Prince and the back roads of the Adirondacks

Prince, making some old white dudes look like amateurs

I was a very good kid at seventeen. Very, very good. I loved my parents unabashedly. I didn’t drink. I didn’t smoke, not even cigarettes. I didn’t even stay out late. I was like that girl in the Tom Petty song. (I gave my parents their heart attack a couple decades later, when I got on a plane to Baghdad.)

Which is the why the eight hours I spent on the back roads of the Adirondacks with my boyfriend (we’ll call him Doug) and his dad’s friend (we’ll call him Dave) stuck with me. Dave was driving. We were somewhere near Tupper Lake when we set off. I can’t remember where we thought we were going, but as we drove it became very clear to Doug and I that Dave was having some kind of break with reality. With the wisdom of seventeen-year-olds communicating only through eye contact, we decided to ride it out. At forty, I can see it was probably a manic episode. At seventeen, it seemed like Dave was glowing with supernatural power, a state between magic and genius.
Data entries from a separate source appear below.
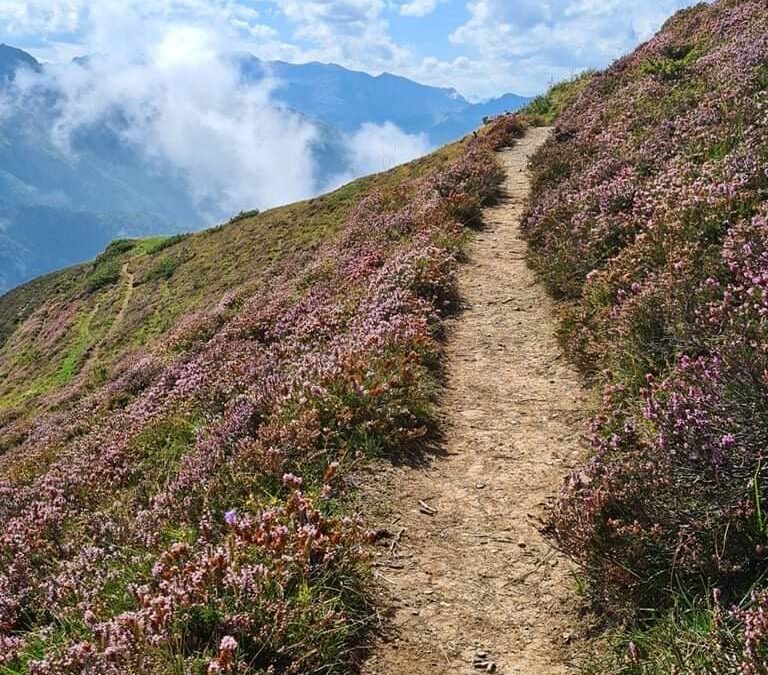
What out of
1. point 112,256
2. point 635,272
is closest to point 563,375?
point 635,272

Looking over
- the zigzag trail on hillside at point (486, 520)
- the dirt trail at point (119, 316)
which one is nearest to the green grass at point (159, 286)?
the dirt trail at point (119, 316)

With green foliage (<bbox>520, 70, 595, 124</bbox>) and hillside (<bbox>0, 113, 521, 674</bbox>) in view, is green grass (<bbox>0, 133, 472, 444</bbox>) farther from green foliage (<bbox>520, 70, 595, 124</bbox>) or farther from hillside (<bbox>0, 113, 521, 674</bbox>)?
hillside (<bbox>0, 113, 521, 674</bbox>)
Dave said a lot of things that night. He told me how to tell when you could outrun a cop who wanted to pull you over (you need to know he hasn’t seen your plates yet) and why it’s better to be pulled over by a state trooper than a sheriff. He told me that men would always see me as an object to be captured and I had to remember I was a person.

And he told me that Prince was the Mozart of our day. He went on about Prince for a while. Prince wrote not just his music but all the music that mattered on the radio. He played every instrument on his songs. He wrote lyrics that could change your life. It all blurred together, after a while, but the message stunned me. I had never heard anything like that before. No one had ever said that the work that real live living people were doing was art, too.
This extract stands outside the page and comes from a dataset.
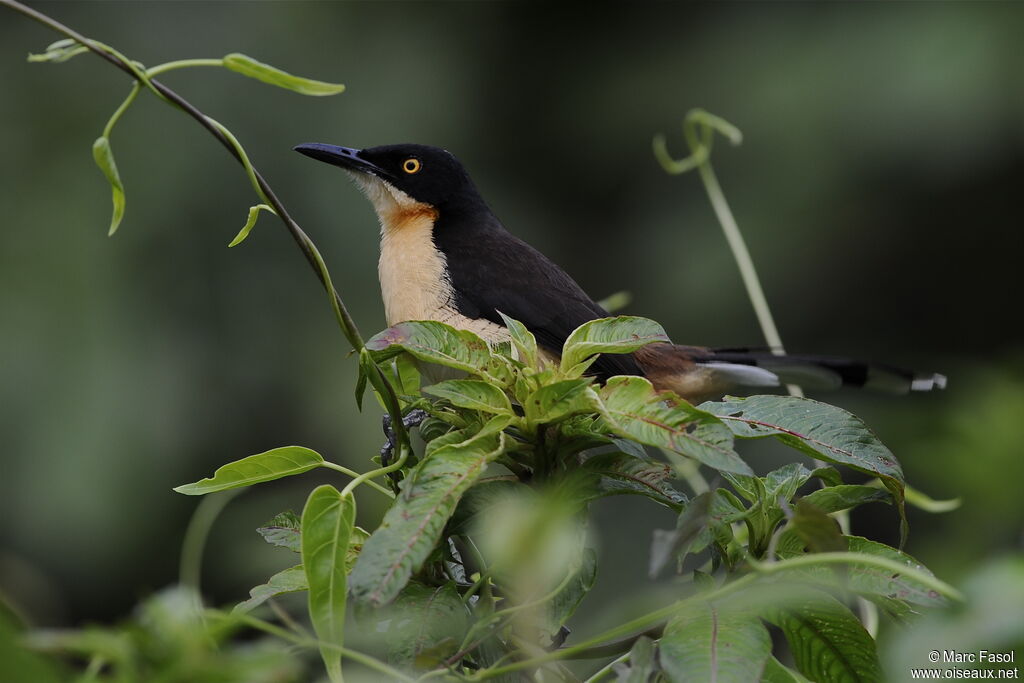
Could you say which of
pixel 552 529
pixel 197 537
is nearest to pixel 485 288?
pixel 197 537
That’s what I took home from that night among the red spruce: pop music can be art, real art. That music made today by a queer Black man was every bit as important as the music of dead white guys. That being different could be powerful. That, by association, a brown girl from a dying rust belt city could do work that mattered.

I’ve never tried to outrun a cop.

Dave was right about most men, but not all.
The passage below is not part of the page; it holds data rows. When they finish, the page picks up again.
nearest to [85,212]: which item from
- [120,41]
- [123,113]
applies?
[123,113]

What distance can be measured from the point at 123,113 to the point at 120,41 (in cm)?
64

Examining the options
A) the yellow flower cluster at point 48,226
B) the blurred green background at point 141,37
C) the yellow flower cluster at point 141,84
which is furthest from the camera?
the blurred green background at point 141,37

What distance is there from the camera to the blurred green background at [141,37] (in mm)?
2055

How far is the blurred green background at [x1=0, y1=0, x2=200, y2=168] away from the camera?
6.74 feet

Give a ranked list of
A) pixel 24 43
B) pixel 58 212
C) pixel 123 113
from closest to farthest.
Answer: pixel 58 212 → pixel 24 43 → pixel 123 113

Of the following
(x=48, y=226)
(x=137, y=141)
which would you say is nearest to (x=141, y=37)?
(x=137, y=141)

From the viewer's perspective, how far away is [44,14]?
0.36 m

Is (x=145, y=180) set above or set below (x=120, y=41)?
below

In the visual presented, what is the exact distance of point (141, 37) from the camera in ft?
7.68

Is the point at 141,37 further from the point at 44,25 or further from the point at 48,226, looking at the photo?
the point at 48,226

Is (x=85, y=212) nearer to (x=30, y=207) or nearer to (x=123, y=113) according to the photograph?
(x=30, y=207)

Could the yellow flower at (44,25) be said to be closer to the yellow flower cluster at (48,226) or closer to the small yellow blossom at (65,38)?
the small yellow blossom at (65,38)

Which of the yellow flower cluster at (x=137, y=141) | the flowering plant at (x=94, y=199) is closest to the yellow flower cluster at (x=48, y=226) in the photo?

And Prince is the actual epitome of brave.

Pop music is an industry. It is rarely kind to artists. The industry wants to make a disposable product, not art. (see: Kesha) But Prince knew his own worth, and he knew what he wanted – to make art. He developed his talent until it shone like burning. He made his art. And he gave his own name to defend it; the sigil wasn’t a whim. It was guerilla warfare in the defense of art.

Rest in Peace, Prince. You showed us brave.